As for ethics, I think in principle it might be best to jettison completely our notions of morality, and simply appeal to consequences of behavior and how we regard them. That, after all, is the ineluctable conclusion reached if one is an incompatibilist like myself who doesn’t believe in free will. Krauss agrees:
[LK]: Moreover, that many moral convictions vary from society to society means that they are learned and, therefore, the province of psychology. Others are more universal and are, therefore, hard-wired – a matter of neurobiology. A retreat to moral judgment too often assumes some sort of illusionary belief in free will which I think is naive.
Now I’m not naive enough to think that we should immediately begin dispensing with the notion of morality and moral judgment, much less “right” and “wrong”. These ideas are so ingrained in all human society that discarding them is well nigh impossible, at least for the moment. But in the end, we aren’t responsible for our actions in the way most people think, for they stem from aspects of our biology that we don’t understand and can’t control.
And for those of you who say that “is” doesn’t produce “ought,” I’d like to ask you this: “well, how do we determine ‘oughts’”? They don’t come from thin air, and they don’t come from free will.
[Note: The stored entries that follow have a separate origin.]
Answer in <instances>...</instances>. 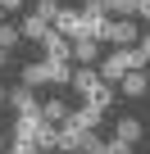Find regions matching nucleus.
Listing matches in <instances>:
<instances>
[{
	"label": "nucleus",
	"mask_w": 150,
	"mask_h": 154,
	"mask_svg": "<svg viewBox=\"0 0 150 154\" xmlns=\"http://www.w3.org/2000/svg\"><path fill=\"white\" fill-rule=\"evenodd\" d=\"M0 9H5V14L9 9H23V0H0Z\"/></svg>",
	"instance_id": "b1692460"
},
{
	"label": "nucleus",
	"mask_w": 150,
	"mask_h": 154,
	"mask_svg": "<svg viewBox=\"0 0 150 154\" xmlns=\"http://www.w3.org/2000/svg\"><path fill=\"white\" fill-rule=\"evenodd\" d=\"M100 118H105V109H96V104H78V109L68 113V122H73V127H87V131H96V127H100Z\"/></svg>",
	"instance_id": "1a4fd4ad"
},
{
	"label": "nucleus",
	"mask_w": 150,
	"mask_h": 154,
	"mask_svg": "<svg viewBox=\"0 0 150 154\" xmlns=\"http://www.w3.org/2000/svg\"><path fill=\"white\" fill-rule=\"evenodd\" d=\"M46 32H50V23H46L41 14H27V18H23V36H27V41H46Z\"/></svg>",
	"instance_id": "dca6fc26"
},
{
	"label": "nucleus",
	"mask_w": 150,
	"mask_h": 154,
	"mask_svg": "<svg viewBox=\"0 0 150 154\" xmlns=\"http://www.w3.org/2000/svg\"><path fill=\"white\" fill-rule=\"evenodd\" d=\"M32 145H37L41 154H50V149H59V127L41 118V127H37V136H32Z\"/></svg>",
	"instance_id": "ddd939ff"
},
{
	"label": "nucleus",
	"mask_w": 150,
	"mask_h": 154,
	"mask_svg": "<svg viewBox=\"0 0 150 154\" xmlns=\"http://www.w3.org/2000/svg\"><path fill=\"white\" fill-rule=\"evenodd\" d=\"M23 86H50V59H41V63H23Z\"/></svg>",
	"instance_id": "9b49d317"
},
{
	"label": "nucleus",
	"mask_w": 150,
	"mask_h": 154,
	"mask_svg": "<svg viewBox=\"0 0 150 154\" xmlns=\"http://www.w3.org/2000/svg\"><path fill=\"white\" fill-rule=\"evenodd\" d=\"M0 104H9V91H5V86H0Z\"/></svg>",
	"instance_id": "a878e982"
},
{
	"label": "nucleus",
	"mask_w": 150,
	"mask_h": 154,
	"mask_svg": "<svg viewBox=\"0 0 150 154\" xmlns=\"http://www.w3.org/2000/svg\"><path fill=\"white\" fill-rule=\"evenodd\" d=\"M32 14H41L46 23H55V14H59V0H37V9Z\"/></svg>",
	"instance_id": "6ab92c4d"
},
{
	"label": "nucleus",
	"mask_w": 150,
	"mask_h": 154,
	"mask_svg": "<svg viewBox=\"0 0 150 154\" xmlns=\"http://www.w3.org/2000/svg\"><path fill=\"white\" fill-rule=\"evenodd\" d=\"M87 104H96V109H109V104H114V82H105V77H100V82L87 91Z\"/></svg>",
	"instance_id": "2eb2a0df"
},
{
	"label": "nucleus",
	"mask_w": 150,
	"mask_h": 154,
	"mask_svg": "<svg viewBox=\"0 0 150 154\" xmlns=\"http://www.w3.org/2000/svg\"><path fill=\"white\" fill-rule=\"evenodd\" d=\"M136 18H145V23H150V0H136Z\"/></svg>",
	"instance_id": "5701e85b"
},
{
	"label": "nucleus",
	"mask_w": 150,
	"mask_h": 154,
	"mask_svg": "<svg viewBox=\"0 0 150 154\" xmlns=\"http://www.w3.org/2000/svg\"><path fill=\"white\" fill-rule=\"evenodd\" d=\"M136 50H141V54H145V59H150V27H145V32H141V41H136Z\"/></svg>",
	"instance_id": "4be33fe9"
},
{
	"label": "nucleus",
	"mask_w": 150,
	"mask_h": 154,
	"mask_svg": "<svg viewBox=\"0 0 150 154\" xmlns=\"http://www.w3.org/2000/svg\"><path fill=\"white\" fill-rule=\"evenodd\" d=\"M114 136H118V140H127V145H136V140L145 136V127H141V118H132V113H127V118H118Z\"/></svg>",
	"instance_id": "4468645a"
},
{
	"label": "nucleus",
	"mask_w": 150,
	"mask_h": 154,
	"mask_svg": "<svg viewBox=\"0 0 150 154\" xmlns=\"http://www.w3.org/2000/svg\"><path fill=\"white\" fill-rule=\"evenodd\" d=\"M5 154H41V149H37V145H32V140H14V145H9V149H5Z\"/></svg>",
	"instance_id": "412c9836"
},
{
	"label": "nucleus",
	"mask_w": 150,
	"mask_h": 154,
	"mask_svg": "<svg viewBox=\"0 0 150 154\" xmlns=\"http://www.w3.org/2000/svg\"><path fill=\"white\" fill-rule=\"evenodd\" d=\"M9 104H14V113H41V100H37V91H32V86L9 91Z\"/></svg>",
	"instance_id": "9d476101"
},
{
	"label": "nucleus",
	"mask_w": 150,
	"mask_h": 154,
	"mask_svg": "<svg viewBox=\"0 0 150 154\" xmlns=\"http://www.w3.org/2000/svg\"><path fill=\"white\" fill-rule=\"evenodd\" d=\"M73 59L78 63H100V41L96 36H73Z\"/></svg>",
	"instance_id": "6e6552de"
},
{
	"label": "nucleus",
	"mask_w": 150,
	"mask_h": 154,
	"mask_svg": "<svg viewBox=\"0 0 150 154\" xmlns=\"http://www.w3.org/2000/svg\"><path fill=\"white\" fill-rule=\"evenodd\" d=\"M50 27H55V32H64L68 41H73V36H82V9H64V5H59V14H55V23H50Z\"/></svg>",
	"instance_id": "39448f33"
},
{
	"label": "nucleus",
	"mask_w": 150,
	"mask_h": 154,
	"mask_svg": "<svg viewBox=\"0 0 150 154\" xmlns=\"http://www.w3.org/2000/svg\"><path fill=\"white\" fill-rule=\"evenodd\" d=\"M145 86H150V68H132L123 82H118V91H123L127 100H141V95H145Z\"/></svg>",
	"instance_id": "423d86ee"
},
{
	"label": "nucleus",
	"mask_w": 150,
	"mask_h": 154,
	"mask_svg": "<svg viewBox=\"0 0 150 154\" xmlns=\"http://www.w3.org/2000/svg\"><path fill=\"white\" fill-rule=\"evenodd\" d=\"M68 113H73V104H68V100H41V118H46V122L64 127V122H68Z\"/></svg>",
	"instance_id": "f8f14e48"
},
{
	"label": "nucleus",
	"mask_w": 150,
	"mask_h": 154,
	"mask_svg": "<svg viewBox=\"0 0 150 154\" xmlns=\"http://www.w3.org/2000/svg\"><path fill=\"white\" fill-rule=\"evenodd\" d=\"M105 154H132V145L118 140V136H109V140H105Z\"/></svg>",
	"instance_id": "aec40b11"
},
{
	"label": "nucleus",
	"mask_w": 150,
	"mask_h": 154,
	"mask_svg": "<svg viewBox=\"0 0 150 154\" xmlns=\"http://www.w3.org/2000/svg\"><path fill=\"white\" fill-rule=\"evenodd\" d=\"M96 82H100V72H96V63H82V68H73V77H68V86L78 91L82 100H87V91H91Z\"/></svg>",
	"instance_id": "0eeeda50"
},
{
	"label": "nucleus",
	"mask_w": 150,
	"mask_h": 154,
	"mask_svg": "<svg viewBox=\"0 0 150 154\" xmlns=\"http://www.w3.org/2000/svg\"><path fill=\"white\" fill-rule=\"evenodd\" d=\"M109 18H136V0H109Z\"/></svg>",
	"instance_id": "f3484780"
},
{
	"label": "nucleus",
	"mask_w": 150,
	"mask_h": 154,
	"mask_svg": "<svg viewBox=\"0 0 150 154\" xmlns=\"http://www.w3.org/2000/svg\"><path fill=\"white\" fill-rule=\"evenodd\" d=\"M23 41V27H14V23H0V45H5V50H14Z\"/></svg>",
	"instance_id": "a211bd4d"
},
{
	"label": "nucleus",
	"mask_w": 150,
	"mask_h": 154,
	"mask_svg": "<svg viewBox=\"0 0 150 154\" xmlns=\"http://www.w3.org/2000/svg\"><path fill=\"white\" fill-rule=\"evenodd\" d=\"M0 149H5V136H0Z\"/></svg>",
	"instance_id": "cd10ccee"
},
{
	"label": "nucleus",
	"mask_w": 150,
	"mask_h": 154,
	"mask_svg": "<svg viewBox=\"0 0 150 154\" xmlns=\"http://www.w3.org/2000/svg\"><path fill=\"white\" fill-rule=\"evenodd\" d=\"M100 41H109V45H136L141 27H136V18H109L105 32H100Z\"/></svg>",
	"instance_id": "7ed1b4c3"
},
{
	"label": "nucleus",
	"mask_w": 150,
	"mask_h": 154,
	"mask_svg": "<svg viewBox=\"0 0 150 154\" xmlns=\"http://www.w3.org/2000/svg\"><path fill=\"white\" fill-rule=\"evenodd\" d=\"M41 45H46V59H59V63H68V59H73V41H68L64 32H55V27L46 32V41H41Z\"/></svg>",
	"instance_id": "20e7f679"
},
{
	"label": "nucleus",
	"mask_w": 150,
	"mask_h": 154,
	"mask_svg": "<svg viewBox=\"0 0 150 154\" xmlns=\"http://www.w3.org/2000/svg\"><path fill=\"white\" fill-rule=\"evenodd\" d=\"M96 145H100V136H96V131H87V127H73V122H64V127H59V149H64V154L96 149Z\"/></svg>",
	"instance_id": "f03ea898"
},
{
	"label": "nucleus",
	"mask_w": 150,
	"mask_h": 154,
	"mask_svg": "<svg viewBox=\"0 0 150 154\" xmlns=\"http://www.w3.org/2000/svg\"><path fill=\"white\" fill-rule=\"evenodd\" d=\"M5 59H9V50H5V45H0V68H5Z\"/></svg>",
	"instance_id": "393cba45"
},
{
	"label": "nucleus",
	"mask_w": 150,
	"mask_h": 154,
	"mask_svg": "<svg viewBox=\"0 0 150 154\" xmlns=\"http://www.w3.org/2000/svg\"><path fill=\"white\" fill-rule=\"evenodd\" d=\"M0 23H5V9H0Z\"/></svg>",
	"instance_id": "bb28decb"
},
{
	"label": "nucleus",
	"mask_w": 150,
	"mask_h": 154,
	"mask_svg": "<svg viewBox=\"0 0 150 154\" xmlns=\"http://www.w3.org/2000/svg\"><path fill=\"white\" fill-rule=\"evenodd\" d=\"M145 63H150V59H145L136 45H114V50H109V54L96 63V72L105 77V82H114V86H118V82H123L132 68H145Z\"/></svg>",
	"instance_id": "f257e3e1"
}]
</instances>
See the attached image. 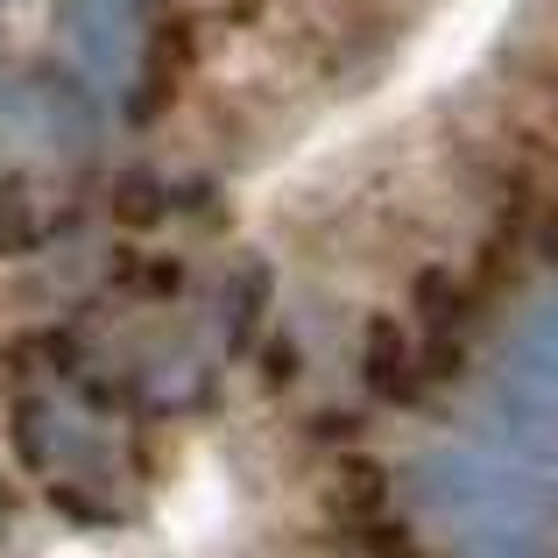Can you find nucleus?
I'll return each mask as SVG.
<instances>
[{"label": "nucleus", "mask_w": 558, "mask_h": 558, "mask_svg": "<svg viewBox=\"0 0 558 558\" xmlns=\"http://www.w3.org/2000/svg\"><path fill=\"white\" fill-rule=\"evenodd\" d=\"M326 502H332V517H340V523L368 531V523H381V502H389V474H381L375 460H361V452H354V460H340Z\"/></svg>", "instance_id": "1"}, {"label": "nucleus", "mask_w": 558, "mask_h": 558, "mask_svg": "<svg viewBox=\"0 0 558 558\" xmlns=\"http://www.w3.org/2000/svg\"><path fill=\"white\" fill-rule=\"evenodd\" d=\"M361 545H368L375 558H417L410 531H396V523H368V531H361Z\"/></svg>", "instance_id": "4"}, {"label": "nucleus", "mask_w": 558, "mask_h": 558, "mask_svg": "<svg viewBox=\"0 0 558 558\" xmlns=\"http://www.w3.org/2000/svg\"><path fill=\"white\" fill-rule=\"evenodd\" d=\"M545 255L558 262V219H551V227H545Z\"/></svg>", "instance_id": "6"}, {"label": "nucleus", "mask_w": 558, "mask_h": 558, "mask_svg": "<svg viewBox=\"0 0 558 558\" xmlns=\"http://www.w3.org/2000/svg\"><path fill=\"white\" fill-rule=\"evenodd\" d=\"M537 347H545V354L558 361V318H545V332H537Z\"/></svg>", "instance_id": "5"}, {"label": "nucleus", "mask_w": 558, "mask_h": 558, "mask_svg": "<svg viewBox=\"0 0 558 558\" xmlns=\"http://www.w3.org/2000/svg\"><path fill=\"white\" fill-rule=\"evenodd\" d=\"M368 389L389 396V403H410V396H417V354H410L403 326H389V318L368 326Z\"/></svg>", "instance_id": "2"}, {"label": "nucleus", "mask_w": 558, "mask_h": 558, "mask_svg": "<svg viewBox=\"0 0 558 558\" xmlns=\"http://www.w3.org/2000/svg\"><path fill=\"white\" fill-rule=\"evenodd\" d=\"M417 312L432 318V326H452V312H460V290H452L446 276L432 269V276H424V283H417Z\"/></svg>", "instance_id": "3"}]
</instances>
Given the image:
They come from human judgment, which is a result of our genes and our environments. Why is that not, at least in principle, susceptible to scientific investigation?
Where does this leave philosophy? As Baggini admits, many philosophical questions will ultimately yield to science:
[LK] . . . What isn’t ruled out by the laws of physics is, in some sense, inevitable. So, right now, I cannot imagine that I could computationally determine the motion of all the particles in the room in which I am breathing air, so that I have to take average quantities and do statistics in order to compute physical behaviour. But, one day, who knows?
[JB]: Who knows? Indeed. Which is why philosophy needs to accept it may one day be made redundant. But science also has to accept there may be limits to its reach.
Yes, there may be some things that are forever beyond the research of science (how life originated may be one such issue). But that doesn’t mean that those questions can be answered by other means, or that the limits are based on anything but our technical and perceptual abilities.
I think philosophy will always have a place in scientific discourse, although, like theology, that place will shrink as science advances. But even in the end, when we have a complete knowledge of human behavior and how it’s based on the molecular configuration of our brains interacting via our senses with the molecular configuration of our environments, philosophers will still be important for teaching us how to think hard, think logically, and figure out which questions are worth asking.
In the meantime, it would be nice if readers weighed in on the question of whether morality really is, in the end, at least partly independent of questions that can be studied via science.
But do read the Krauss/Baggini discussion: it’s one of the better things I’ve seen online in a while.